Fruits and vegetables: Organic or not organic—that is the question. Whether ’tis better to suffer the slings and arrows of nasty pesticides or to blow six bucks on two peaches.… Oh, sorry. They made us take a Shakespeare class freshman year. But really, what is a broke vegetarian supposed to do? We know the benefits of organics (better for the environment, better for your health, taste better), but they can be totally beyond reach, price-wise. The truth is, some conventionally grown (that is, nonorganic) fruits and vegetables are grown with lots of chemicals, some with hardly any. If this is really important to you, and you can afford some organics, go for organic apples, cherries, spinach, celery, and berries. Fruits or vegetables you peel (like carrots or bananas or peas) and broccoli and cauliflower don’t expose you to as many chemicals, so buy those organic if cost is no object (yeah, right). Likewise, farmer’s markets, which happen in most towns at least once a week (closing for the winter in cold climates), can be really inspiring but really expensive places to shop for produce. It’s great to be able to give your food money right to the people who grew it, and you should definitely check out your local farmer’s market if you haven’t already. The vendors will entice you with samples, and in the height of the growing season, prices can be really competitive. For bargains, try going near the end of the market day and asking for a discount—growers would often rather sell their stuff for cheap than pack it back up and take it home.

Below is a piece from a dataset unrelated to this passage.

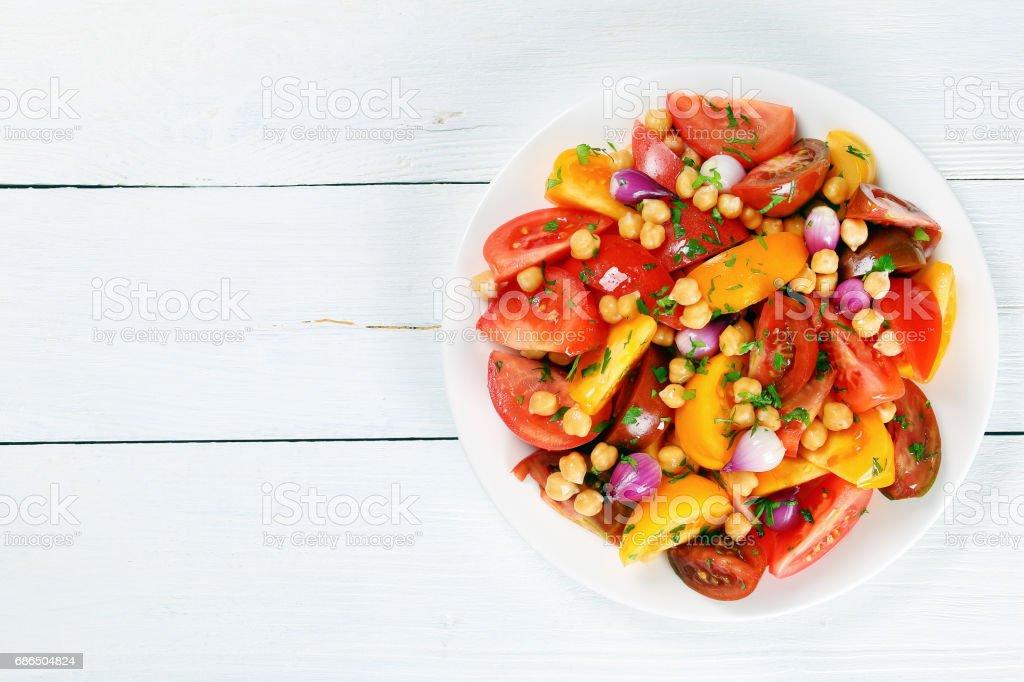 laag calorieën salade met kikkererwten, tomaten royalty free stockfoto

For those times when fresh fruits and vegetables aren’t available or you just don’t have the time to deal with them, the canned or frozen versions are generally good alternatives. Whether you use frozen or canned is up to you. In these recipes we used the one we felt worked best in each situation, but feel free to use whichever one you prefer.

Herbs and spices: We use dried herbs more often than fresh herbs in our recipes simply because they’re cheaper and easier to have on hand. When we use fresh herbs, it’s because the dish needs the slightly different flavor that the fresh herb provides. Dried herbs are usually more potent than their fresh counterparts. That said, now we’ll tell you why it isn’t always true. In general, dried herbs are more potent than fresh for the first three months. Once that time has passed they begin to lose their potency, and after six months their flavoring power drops dramatically. The same holds true with spices. Manufacturers recommend replacing dried herbs and spices every six months. Since that isn’t feasible on our budget, we just taste each dish and add more if it seems like the herb or spice has lost its punch.

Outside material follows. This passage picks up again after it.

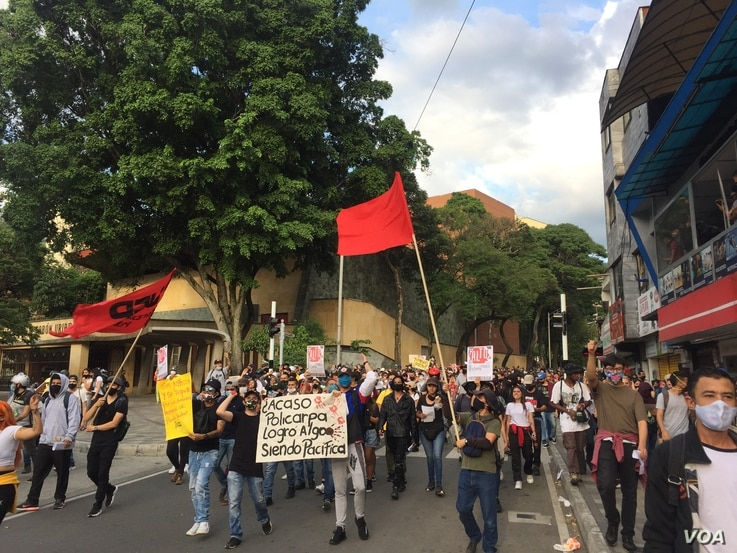 Protesters march down the main street of downtown Medellín, Colombia on Sept. 11, 2020. Soon after, they clashed with police. (Megan Janetsky/VOA)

Lemon juice: Freshly squeezed lemon juice has a fresher flavor than the bottled version, but we still always keep a bottle of lemon juice in the refrigerator. If we plan ahead, we buy fresh lemons. But if we don’t have fresh ones on hand, we aren’t likely to go to the store just to get them.

Margarine: see Butter.

Mayonnaise, yogurt, and sour cream: Generally, we use light or low-fat versions, because we are all for saving a few calories when we can’t taste the difference. Just keep in mind that low-fat versions tend to get watery when they are mixed with other ingredients. So, if you are making something to eat right away, the low-fat mayo is fine, but if you want to serve it later, mix in the mayo right before serving. (And by the way, we say mayonnaise, but we actually use Miracle Whip. That’s what Mom always bought and that’s what we’re used to. Use whichever one you prefer.) Low-fat or even nonfat plain yogurt is a fine substitute for whole-fat—especially if you can find Greek or European-style plain nonfat yogurt—it’s been drained of extra water, so it’s really creamy.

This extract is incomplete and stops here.